Bioinformatics Discovery of Vertebrate Cathelicidins from the Mining of Available Genomes

2.1. Obtaining of the cathelicidin sequences

Access to the genomes of the different species studied was carried out in September 2012, through the genebank public databases (http://www.ncbi.nlm.nih.gov/genome). At these dates, different genomes were still assembled in contiguous, or contigs, that were accessible for tracing by nucleotide BLAST (http://blast.ncbi.nlm.nih.gov/Blast.cgi).

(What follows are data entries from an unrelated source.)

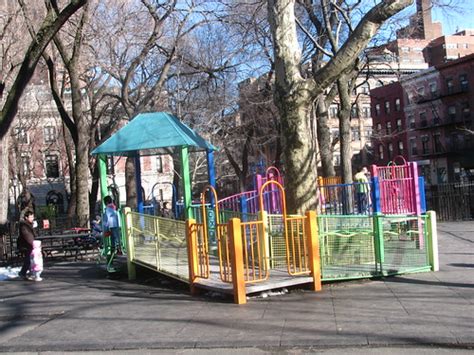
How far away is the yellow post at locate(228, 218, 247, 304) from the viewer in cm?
817

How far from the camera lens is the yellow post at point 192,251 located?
9.12m

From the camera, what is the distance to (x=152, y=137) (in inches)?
488

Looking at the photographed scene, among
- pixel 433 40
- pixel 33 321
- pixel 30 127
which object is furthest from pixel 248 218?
pixel 433 40

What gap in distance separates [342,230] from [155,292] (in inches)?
138

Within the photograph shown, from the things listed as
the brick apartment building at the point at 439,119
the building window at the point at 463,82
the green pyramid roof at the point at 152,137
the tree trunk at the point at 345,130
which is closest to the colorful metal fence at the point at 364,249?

For the screening of animal genomes, a nucleotide sequence of 83 base pairs (bp) was used, based on a highly conserved region between bird cathelicidins, which corresponds to the following sequence:

cccaggctgtggactcctacaaccaacggcctgaggtgcagaatgccttccggctgctcagcgccgaccccgagcccggcccg

P R L W T P T T N G L R R M P S G C S A P T P S P A

The search for sequences homologous to this sequence was made using the BLAST application, using the values of the default parameters, which returned us the contiguous (contigs), or scaffolds, of genomic DNA where sequences homologous to our sequence and, therefore, probable coding genes for cathelicidins.

2.2. Prediction of cathelicidin genes

Once the different contigs of homology were obtained with this sequence, we proceeded to study if they contained genes corresponding to cathelicidins. For this, two types of programs were used: GenScan (http://genes.mit.edu/GENSCAN.html) and GeneMark (http://exon.gatech.edu/GeneMark/), with the default values of the different parameters. Both programs predict putative genes within these contigs or scaffolds of previously selected sequences. The criteria adopted for the identification of cathelicidins in these contigs was that the predicted genes contained four exons and that in addition the amino acid sequence of the first three exons was homologous to the already known cathelicidins, with a percentage of residue identity of more than one 30%, provided that the position of some key residues of the pre-pro-peptide, such as cysteines, essential for the maintenance of its structure, is preserved.

2.3. Prediction of antimicrobial peptides

The fourth exon of the predicted cathelicidins was then translated into amino acids and, to identify the possible cleavage site by the neutrophil elastase enzyme, the amino acid sequence of the fourth exon was subjected to the online Peptidecutter tool (http://web.http://web.expasy.org/peptide_cutter/), taking as an active peptide that generated after the theoretical cut by this enzyme in its leftmost position, towards the C-terminal end.

2.4. Bioinformatic analysis of the cathelicidin sequences

The percentage of hydrophobicity and the Boman index of the derived cathelicidins were calculated by the ADP3 tool (http://aps.unmc.edu/AP/prediction/prediction_main.php). The Boman index estimates the potential of a protein to bind to another protein. Thus, if a protein has a high Boman index, it means that said peptide would be multifunctional and, once inside the cell, it would have more or less capacity to bind to several proteins and perform different functions within the cell, given its capacity to interact with a wide range of proteins. The antimicrobial activity of the peptides was evaluated in silico with the AMPA tool (http://tcoffee.crg.cat/apps/ampa/do) described in [14] Torrent et al. and the APD3 tool (http://aps.unmc.edu/AP/prediction/prediction_main.php), described in [15], using the parameters that both have defined by default. The secondary structure of the peptides was calculated using the PSIPred tool (http://bioinf.cs.ucl.ac.uk/psipred/). The alpha-helicity of the regions present in the peptides was visualised in 2D by the helical projection tool available on the website http://rzlab.ucr.edu/scripts/wheel/wheel.cgi.

2.5. Peptide synthesis

After performing the bioinformatic study, peptides were synthesised (Caslo, Lyngby, Denmark) on a 10 mg scale and with a purity of more than 90% (analysed by HPLC). To avoid degradation of peptides during storage, their N-terminal end was acetylated and their C-terminal end amidated. For the performance of the different assays, aliquots of each of the polypeptides (2 mg) were dissolved in pure water to a stock concentration of 100 μM.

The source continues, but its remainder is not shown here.